SUPPLIED PASSAGE:
# Arrow Question?



## Bucky T (Feb 11, 2011)

I've recently ordered a custom recurve.

I'm wet behind the ears in the ways of trad archery.

This will be a hunting bow.

The bow will be 62" long and 55lbs at 28".

My draw is going to be in the 30" range.  So doing the math at 5% added draw weight per inch added after 28" will be a hair over 60lbs.  Well my math has it at 60.64lbs..

I know that's probably not going to be exact but close enough.

I want to get some GT Traditionals.  Thinking of going the 5575 size and leaving the arrows factory length which should be around 32"

I've been reading everything I can find to get acquainted with this new style of bow hunting and all I can say is it is quite a bit different from compound bow specs and tuning principles!

I guess I have more questions other than what kind of arrow/spine specs to get for my bow!

What would be an ideal total arrow weight in grains for this setup?  Not exact, just something close.  I've been sitting here trying to figure out if I want a weighted insert of 100grs, what grain field tips to purchase, what grain broadheads to purchase.  Trying to find field points and broadheads that weigh the same and the list goes on!!! LOL!

I guess all I'm looking for is a setup that will be accurate and have plenty of KE to provide enough penetration on my target species of whitetail deer.

Any tips and advice would be greatly appreciated.

Thanks,

BuckyT


----------



## Jayin J (Feb 11, 2011)

GIVEN ENTRIES:
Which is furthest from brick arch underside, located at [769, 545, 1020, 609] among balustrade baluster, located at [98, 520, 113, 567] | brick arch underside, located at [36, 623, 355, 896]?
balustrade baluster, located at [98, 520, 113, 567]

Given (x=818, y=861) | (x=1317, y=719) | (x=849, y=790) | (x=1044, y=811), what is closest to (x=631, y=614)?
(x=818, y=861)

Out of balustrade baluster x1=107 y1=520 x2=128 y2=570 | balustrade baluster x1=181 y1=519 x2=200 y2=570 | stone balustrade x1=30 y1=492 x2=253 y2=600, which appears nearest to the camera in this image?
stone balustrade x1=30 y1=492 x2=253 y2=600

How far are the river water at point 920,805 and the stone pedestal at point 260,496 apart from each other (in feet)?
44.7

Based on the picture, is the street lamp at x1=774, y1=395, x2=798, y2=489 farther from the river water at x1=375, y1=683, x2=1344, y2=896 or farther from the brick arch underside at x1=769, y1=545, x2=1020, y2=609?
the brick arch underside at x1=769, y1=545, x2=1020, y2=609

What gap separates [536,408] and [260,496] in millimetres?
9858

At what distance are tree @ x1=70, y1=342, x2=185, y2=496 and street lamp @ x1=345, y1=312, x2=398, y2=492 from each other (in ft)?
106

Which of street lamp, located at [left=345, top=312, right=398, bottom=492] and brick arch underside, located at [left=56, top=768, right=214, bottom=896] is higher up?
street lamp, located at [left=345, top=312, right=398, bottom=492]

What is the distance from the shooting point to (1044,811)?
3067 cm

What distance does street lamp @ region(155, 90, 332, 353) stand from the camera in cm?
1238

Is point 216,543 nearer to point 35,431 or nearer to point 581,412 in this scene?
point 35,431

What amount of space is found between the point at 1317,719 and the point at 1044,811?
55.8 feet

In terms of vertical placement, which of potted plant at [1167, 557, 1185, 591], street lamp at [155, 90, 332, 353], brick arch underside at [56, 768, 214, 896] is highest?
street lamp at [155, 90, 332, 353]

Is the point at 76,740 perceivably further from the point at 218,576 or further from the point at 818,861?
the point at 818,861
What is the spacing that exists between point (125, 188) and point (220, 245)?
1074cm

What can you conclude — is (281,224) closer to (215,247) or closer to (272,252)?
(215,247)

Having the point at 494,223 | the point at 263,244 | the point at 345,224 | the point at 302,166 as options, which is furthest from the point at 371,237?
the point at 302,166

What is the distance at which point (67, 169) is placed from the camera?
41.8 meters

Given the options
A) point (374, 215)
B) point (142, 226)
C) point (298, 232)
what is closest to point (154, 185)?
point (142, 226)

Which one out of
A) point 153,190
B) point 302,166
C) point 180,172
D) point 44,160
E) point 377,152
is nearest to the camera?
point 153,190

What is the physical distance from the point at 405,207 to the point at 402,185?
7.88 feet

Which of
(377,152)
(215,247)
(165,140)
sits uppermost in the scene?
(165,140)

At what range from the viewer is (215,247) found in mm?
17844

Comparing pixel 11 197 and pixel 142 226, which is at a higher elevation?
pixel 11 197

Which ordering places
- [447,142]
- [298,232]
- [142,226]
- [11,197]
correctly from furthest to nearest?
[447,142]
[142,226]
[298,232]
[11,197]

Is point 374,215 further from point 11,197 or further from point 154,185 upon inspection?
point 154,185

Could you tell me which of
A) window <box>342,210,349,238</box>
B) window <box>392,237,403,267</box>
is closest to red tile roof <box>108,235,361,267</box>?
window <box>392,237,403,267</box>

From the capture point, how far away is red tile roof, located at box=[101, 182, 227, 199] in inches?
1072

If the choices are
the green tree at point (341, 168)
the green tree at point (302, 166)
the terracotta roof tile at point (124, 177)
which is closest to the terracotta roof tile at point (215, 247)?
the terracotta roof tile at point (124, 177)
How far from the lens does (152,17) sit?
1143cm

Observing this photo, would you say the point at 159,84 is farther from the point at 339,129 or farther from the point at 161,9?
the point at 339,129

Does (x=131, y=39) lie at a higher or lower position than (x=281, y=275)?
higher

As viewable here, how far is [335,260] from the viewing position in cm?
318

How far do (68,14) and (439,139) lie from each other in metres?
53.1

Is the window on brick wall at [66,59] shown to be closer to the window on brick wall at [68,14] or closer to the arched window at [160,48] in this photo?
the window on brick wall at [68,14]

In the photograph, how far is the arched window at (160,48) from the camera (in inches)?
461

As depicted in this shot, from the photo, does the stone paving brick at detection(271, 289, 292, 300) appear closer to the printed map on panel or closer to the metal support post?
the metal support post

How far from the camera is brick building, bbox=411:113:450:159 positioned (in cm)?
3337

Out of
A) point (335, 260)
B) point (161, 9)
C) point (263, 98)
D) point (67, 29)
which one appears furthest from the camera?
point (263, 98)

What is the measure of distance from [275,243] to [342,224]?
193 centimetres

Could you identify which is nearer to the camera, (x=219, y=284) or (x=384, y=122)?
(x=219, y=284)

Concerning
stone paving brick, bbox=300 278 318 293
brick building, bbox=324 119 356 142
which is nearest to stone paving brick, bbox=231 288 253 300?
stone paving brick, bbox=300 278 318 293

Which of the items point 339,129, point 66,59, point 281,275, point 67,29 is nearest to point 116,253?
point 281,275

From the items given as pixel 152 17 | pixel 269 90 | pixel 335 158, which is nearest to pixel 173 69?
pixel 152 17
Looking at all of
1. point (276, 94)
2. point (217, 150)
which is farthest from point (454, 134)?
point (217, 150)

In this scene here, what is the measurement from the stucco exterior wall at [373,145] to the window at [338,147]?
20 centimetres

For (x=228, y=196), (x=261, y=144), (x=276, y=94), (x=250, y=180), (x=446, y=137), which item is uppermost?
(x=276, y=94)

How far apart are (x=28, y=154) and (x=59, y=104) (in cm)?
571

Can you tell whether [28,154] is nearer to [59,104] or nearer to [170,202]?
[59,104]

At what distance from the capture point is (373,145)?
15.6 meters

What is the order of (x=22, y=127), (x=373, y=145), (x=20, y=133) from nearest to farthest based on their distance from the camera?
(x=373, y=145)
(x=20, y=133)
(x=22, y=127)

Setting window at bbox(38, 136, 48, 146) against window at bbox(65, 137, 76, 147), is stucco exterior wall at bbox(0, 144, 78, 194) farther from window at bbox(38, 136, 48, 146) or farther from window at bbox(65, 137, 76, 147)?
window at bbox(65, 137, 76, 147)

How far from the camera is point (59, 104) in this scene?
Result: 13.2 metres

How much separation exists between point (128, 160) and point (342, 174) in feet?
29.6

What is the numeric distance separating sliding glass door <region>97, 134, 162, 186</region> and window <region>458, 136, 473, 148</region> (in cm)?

EXERCISE TASK: From the recurve arrow thread, print the text between "I've been reading" and "and tuning principles!", inclusive. The items have nothing to do with what follows.

TASK OUTPUT:
I've been reading everything I can find to get acquainted with this new style of bow hunting and all I can say is it is quite a bit different from compound bow specs and tuning principles!